Après le scandale au Parlement européen, un groupe de travail sur les codes de conduite pour les députés et les lobbyistes a été créé au Parlement européen sous la conduite de son président, Jerzy Buzek. Claude Turmes y siège pour les Verts européens. Ce groupe devrait achever ses travaux le 22 juin 2011.
Au sein de ce groupe, Claude Turmes exige que les députés européens doivent garantir la transparence financière, en indiquant toutes leurs occupations secondaires et les revenus qu’ils en tirent, et ils doivent également indiquer leur participation aux conseils d’administration ou aux capitaux d’entreprises. Leurs indications devraient être régulièrement contrôlées et mises à jour par une équipe de collaborateurs spécialement choisis à cet égard, et ce sous la responsabilité du président du Parlement européen. Les députés européens devraient se voir interdire tout travail de lobbying rémunéré. Leur incorruptibilité devrait être garantie et ils devraient eux-mêmes veiller à éviter tout conflit d’intérêts. Ainsi, le rapporteur et le rapporteur fictif d’un projet de rapport ou de résolution ne devraient pas s’occuper d’un dossier qui est lié à des intérêts financiers directs.
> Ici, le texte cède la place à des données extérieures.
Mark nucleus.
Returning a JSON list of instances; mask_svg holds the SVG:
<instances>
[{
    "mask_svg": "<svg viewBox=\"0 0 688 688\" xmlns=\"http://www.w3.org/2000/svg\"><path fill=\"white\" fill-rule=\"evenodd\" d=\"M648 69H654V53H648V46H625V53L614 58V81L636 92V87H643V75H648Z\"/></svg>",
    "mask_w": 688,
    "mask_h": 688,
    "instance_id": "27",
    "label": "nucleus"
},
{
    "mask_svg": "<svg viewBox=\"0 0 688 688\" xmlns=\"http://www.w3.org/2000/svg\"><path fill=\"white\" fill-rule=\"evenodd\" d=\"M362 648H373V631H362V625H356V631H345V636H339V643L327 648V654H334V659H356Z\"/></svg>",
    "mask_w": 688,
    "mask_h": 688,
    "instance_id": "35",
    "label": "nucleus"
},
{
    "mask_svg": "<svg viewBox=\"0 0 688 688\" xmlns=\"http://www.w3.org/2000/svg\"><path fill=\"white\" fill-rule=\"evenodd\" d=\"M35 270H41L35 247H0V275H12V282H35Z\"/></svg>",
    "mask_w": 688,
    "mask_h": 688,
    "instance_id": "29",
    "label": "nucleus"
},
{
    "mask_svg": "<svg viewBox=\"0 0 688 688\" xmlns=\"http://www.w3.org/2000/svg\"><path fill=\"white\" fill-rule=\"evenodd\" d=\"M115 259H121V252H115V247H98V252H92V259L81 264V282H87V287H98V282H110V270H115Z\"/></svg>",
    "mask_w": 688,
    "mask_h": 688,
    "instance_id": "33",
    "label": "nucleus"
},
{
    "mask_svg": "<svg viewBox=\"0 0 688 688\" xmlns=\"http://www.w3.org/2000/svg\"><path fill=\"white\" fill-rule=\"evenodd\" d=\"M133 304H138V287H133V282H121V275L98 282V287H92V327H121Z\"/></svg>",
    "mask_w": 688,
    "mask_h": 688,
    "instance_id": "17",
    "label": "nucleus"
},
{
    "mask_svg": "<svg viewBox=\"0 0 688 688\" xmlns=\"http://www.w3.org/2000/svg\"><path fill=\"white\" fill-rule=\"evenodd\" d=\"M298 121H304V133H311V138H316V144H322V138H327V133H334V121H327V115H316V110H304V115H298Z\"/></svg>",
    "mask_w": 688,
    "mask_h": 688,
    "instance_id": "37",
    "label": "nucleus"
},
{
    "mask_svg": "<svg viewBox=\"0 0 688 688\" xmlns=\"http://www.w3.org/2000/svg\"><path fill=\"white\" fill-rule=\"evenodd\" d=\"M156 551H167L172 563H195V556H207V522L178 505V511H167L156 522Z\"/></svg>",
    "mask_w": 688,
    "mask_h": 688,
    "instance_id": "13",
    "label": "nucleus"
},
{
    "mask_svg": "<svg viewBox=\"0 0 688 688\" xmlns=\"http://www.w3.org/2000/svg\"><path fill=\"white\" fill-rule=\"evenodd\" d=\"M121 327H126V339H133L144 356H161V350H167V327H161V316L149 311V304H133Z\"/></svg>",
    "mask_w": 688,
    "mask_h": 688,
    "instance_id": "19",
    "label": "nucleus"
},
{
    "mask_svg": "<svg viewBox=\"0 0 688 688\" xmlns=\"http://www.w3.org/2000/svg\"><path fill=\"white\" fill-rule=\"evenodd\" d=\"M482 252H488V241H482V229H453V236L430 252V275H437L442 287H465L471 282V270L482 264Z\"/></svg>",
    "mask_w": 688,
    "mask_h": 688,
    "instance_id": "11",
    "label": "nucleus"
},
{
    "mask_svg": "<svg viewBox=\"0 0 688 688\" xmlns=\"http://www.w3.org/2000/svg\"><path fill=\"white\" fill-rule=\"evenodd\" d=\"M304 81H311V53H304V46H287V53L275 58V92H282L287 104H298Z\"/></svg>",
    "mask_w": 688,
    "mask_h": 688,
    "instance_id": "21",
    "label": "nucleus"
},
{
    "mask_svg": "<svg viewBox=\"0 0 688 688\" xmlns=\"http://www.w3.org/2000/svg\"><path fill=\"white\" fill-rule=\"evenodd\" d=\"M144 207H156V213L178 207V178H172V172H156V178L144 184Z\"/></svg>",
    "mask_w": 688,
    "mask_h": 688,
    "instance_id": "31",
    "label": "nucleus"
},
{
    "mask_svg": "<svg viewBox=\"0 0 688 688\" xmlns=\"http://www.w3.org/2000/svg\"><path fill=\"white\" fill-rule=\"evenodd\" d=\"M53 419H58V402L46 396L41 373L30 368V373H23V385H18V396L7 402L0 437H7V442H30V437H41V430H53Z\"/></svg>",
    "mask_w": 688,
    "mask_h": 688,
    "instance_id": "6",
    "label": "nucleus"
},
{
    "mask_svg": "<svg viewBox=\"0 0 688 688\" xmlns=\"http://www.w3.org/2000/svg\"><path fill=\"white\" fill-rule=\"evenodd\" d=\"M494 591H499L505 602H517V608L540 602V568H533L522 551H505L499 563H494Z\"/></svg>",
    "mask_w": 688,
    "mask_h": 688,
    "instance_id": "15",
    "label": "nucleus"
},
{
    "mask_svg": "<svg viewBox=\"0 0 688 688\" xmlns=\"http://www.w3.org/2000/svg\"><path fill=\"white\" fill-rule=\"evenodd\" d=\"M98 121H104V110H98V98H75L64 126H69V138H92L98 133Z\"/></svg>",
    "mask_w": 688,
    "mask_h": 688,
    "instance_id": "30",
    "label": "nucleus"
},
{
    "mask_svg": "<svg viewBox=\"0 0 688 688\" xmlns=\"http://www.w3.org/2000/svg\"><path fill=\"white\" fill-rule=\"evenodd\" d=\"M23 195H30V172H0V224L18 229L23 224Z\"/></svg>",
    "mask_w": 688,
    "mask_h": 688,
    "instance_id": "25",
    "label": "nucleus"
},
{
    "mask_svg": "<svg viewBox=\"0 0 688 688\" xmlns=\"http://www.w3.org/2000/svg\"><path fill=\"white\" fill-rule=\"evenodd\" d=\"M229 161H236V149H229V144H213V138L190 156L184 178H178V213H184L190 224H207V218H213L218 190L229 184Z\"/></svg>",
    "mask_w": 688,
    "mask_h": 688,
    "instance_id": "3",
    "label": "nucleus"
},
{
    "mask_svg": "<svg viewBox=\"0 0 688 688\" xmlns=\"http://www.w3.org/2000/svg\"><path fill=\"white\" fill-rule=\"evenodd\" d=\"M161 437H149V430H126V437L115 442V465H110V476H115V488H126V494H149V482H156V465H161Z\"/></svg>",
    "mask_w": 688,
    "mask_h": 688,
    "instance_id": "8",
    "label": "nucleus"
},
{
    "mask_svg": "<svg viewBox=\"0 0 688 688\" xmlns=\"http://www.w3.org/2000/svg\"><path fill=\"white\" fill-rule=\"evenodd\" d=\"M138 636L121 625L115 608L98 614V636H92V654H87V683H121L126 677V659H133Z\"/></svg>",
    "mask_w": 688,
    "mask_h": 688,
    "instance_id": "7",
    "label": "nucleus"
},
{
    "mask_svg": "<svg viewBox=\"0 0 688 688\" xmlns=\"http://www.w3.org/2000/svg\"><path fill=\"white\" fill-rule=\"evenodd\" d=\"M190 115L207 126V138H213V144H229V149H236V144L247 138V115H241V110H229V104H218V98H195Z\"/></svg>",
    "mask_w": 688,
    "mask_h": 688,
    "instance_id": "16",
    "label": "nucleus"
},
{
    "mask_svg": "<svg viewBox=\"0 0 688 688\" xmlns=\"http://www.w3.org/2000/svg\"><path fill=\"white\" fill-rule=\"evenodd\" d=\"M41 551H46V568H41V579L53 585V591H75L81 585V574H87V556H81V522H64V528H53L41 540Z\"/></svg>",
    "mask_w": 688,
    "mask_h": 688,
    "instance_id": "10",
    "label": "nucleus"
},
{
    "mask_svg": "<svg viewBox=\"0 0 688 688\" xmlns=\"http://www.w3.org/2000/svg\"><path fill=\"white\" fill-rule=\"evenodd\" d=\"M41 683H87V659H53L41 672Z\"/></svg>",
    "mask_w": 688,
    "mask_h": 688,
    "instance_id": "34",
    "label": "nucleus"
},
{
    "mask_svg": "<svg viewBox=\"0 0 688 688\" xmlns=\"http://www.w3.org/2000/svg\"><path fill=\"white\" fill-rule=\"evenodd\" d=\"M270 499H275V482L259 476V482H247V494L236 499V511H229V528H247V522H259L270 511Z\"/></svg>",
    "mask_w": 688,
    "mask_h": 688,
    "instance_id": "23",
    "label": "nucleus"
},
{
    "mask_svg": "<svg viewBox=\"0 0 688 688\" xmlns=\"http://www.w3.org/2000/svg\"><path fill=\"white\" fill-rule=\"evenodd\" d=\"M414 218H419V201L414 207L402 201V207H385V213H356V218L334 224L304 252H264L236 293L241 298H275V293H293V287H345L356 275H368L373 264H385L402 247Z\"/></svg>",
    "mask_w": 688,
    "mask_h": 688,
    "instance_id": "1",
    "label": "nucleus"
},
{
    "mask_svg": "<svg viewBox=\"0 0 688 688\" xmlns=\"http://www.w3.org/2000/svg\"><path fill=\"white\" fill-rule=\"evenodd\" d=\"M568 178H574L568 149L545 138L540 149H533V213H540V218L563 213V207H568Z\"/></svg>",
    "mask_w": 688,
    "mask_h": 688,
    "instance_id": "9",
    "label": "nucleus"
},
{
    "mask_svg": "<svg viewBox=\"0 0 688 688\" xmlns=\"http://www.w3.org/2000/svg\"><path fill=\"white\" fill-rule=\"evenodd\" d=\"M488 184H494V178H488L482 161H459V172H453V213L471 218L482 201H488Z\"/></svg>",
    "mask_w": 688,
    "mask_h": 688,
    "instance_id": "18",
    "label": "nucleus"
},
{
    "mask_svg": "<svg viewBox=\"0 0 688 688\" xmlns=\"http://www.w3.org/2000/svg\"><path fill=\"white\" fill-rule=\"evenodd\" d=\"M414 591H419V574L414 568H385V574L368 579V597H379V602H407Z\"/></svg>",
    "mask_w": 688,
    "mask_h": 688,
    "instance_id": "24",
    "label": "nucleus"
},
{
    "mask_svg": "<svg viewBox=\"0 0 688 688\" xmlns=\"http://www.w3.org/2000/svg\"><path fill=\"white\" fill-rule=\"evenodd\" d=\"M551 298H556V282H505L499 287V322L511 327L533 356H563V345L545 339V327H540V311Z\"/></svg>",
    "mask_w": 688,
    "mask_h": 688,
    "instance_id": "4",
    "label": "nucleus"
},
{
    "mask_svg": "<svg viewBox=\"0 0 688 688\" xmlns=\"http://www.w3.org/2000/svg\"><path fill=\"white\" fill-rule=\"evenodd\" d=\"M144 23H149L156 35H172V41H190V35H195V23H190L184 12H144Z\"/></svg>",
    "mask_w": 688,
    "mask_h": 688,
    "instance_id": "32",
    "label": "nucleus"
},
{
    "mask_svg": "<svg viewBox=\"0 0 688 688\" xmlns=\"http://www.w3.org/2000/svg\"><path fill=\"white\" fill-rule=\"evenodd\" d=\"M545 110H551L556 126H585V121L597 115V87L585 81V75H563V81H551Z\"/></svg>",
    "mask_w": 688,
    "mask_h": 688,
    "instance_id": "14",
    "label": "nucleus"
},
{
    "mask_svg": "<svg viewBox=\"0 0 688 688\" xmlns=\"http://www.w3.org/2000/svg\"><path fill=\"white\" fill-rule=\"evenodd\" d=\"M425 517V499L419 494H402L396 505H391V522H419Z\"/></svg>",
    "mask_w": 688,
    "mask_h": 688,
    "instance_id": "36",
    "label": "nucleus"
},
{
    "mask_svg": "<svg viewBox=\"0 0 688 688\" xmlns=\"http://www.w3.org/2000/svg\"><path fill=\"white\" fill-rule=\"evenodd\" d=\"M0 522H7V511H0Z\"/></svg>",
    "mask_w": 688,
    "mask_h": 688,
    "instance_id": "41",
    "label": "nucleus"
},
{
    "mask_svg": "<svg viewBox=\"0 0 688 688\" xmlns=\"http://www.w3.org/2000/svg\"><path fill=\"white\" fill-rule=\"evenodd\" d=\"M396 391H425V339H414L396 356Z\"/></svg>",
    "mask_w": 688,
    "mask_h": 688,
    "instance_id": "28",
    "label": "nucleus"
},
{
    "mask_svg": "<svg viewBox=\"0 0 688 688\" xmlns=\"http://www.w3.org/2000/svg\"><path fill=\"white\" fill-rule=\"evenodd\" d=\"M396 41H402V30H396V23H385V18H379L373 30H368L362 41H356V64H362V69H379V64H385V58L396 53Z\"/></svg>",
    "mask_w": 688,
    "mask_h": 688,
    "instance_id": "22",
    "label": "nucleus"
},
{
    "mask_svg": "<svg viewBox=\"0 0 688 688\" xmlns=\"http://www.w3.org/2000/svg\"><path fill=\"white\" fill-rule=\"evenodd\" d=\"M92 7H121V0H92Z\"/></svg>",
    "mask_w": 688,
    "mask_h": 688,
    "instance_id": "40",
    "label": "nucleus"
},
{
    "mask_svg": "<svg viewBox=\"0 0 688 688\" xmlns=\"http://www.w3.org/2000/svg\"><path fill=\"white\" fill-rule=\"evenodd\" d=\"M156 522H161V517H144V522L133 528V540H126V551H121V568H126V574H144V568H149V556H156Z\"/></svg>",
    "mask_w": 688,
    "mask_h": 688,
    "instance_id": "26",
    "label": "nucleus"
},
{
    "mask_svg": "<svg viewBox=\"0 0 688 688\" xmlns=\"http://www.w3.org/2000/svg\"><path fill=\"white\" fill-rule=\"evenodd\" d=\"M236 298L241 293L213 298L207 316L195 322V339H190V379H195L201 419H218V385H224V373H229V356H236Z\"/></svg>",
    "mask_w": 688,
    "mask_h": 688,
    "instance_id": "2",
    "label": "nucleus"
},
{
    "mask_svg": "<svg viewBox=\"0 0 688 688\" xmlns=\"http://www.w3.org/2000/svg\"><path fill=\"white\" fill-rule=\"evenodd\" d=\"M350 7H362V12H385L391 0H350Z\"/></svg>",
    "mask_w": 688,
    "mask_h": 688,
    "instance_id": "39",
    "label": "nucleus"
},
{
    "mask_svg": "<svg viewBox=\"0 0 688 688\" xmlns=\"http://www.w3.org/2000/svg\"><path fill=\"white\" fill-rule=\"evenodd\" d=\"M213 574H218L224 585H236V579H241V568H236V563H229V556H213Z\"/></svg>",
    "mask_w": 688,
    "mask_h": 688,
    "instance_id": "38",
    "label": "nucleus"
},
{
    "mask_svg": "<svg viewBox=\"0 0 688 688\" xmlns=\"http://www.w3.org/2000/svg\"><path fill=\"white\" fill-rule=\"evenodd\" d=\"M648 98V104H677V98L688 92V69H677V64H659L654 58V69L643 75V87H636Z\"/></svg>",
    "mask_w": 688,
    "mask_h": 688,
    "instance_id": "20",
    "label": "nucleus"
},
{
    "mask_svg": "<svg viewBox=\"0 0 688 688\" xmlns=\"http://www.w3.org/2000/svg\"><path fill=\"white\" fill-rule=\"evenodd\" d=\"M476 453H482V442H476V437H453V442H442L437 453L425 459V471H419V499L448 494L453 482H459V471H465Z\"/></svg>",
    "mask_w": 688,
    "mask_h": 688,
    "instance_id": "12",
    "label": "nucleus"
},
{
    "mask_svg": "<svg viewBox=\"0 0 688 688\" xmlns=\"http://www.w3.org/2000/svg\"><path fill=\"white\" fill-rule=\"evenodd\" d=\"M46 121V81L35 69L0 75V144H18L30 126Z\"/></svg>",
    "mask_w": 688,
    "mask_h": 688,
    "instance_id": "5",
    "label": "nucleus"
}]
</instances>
Et, faisant allusion à Albert Dess, rapporteur pour la réforme de la PAC, Claude Turmes a estimé qu’il n’est pas sain qu’un grand céréalier remplisse une fonction aussi importante sur un dossier où ses intérêts économiques sont aussi directement concernés.
Pour les lobbyistes, Claude Turmes réclame à court terme que les groupes d’intérêts qui veulent recevoir une accréditation annuelle pour la Commission et le Parlement s’inscrivent sur le nouveau registre. Leurs données devraient être contrôlées et accessibles par Internet. A long terme, le registre commun doit devenir obligatoire et contenir plus de détails sur les activités des lobbies.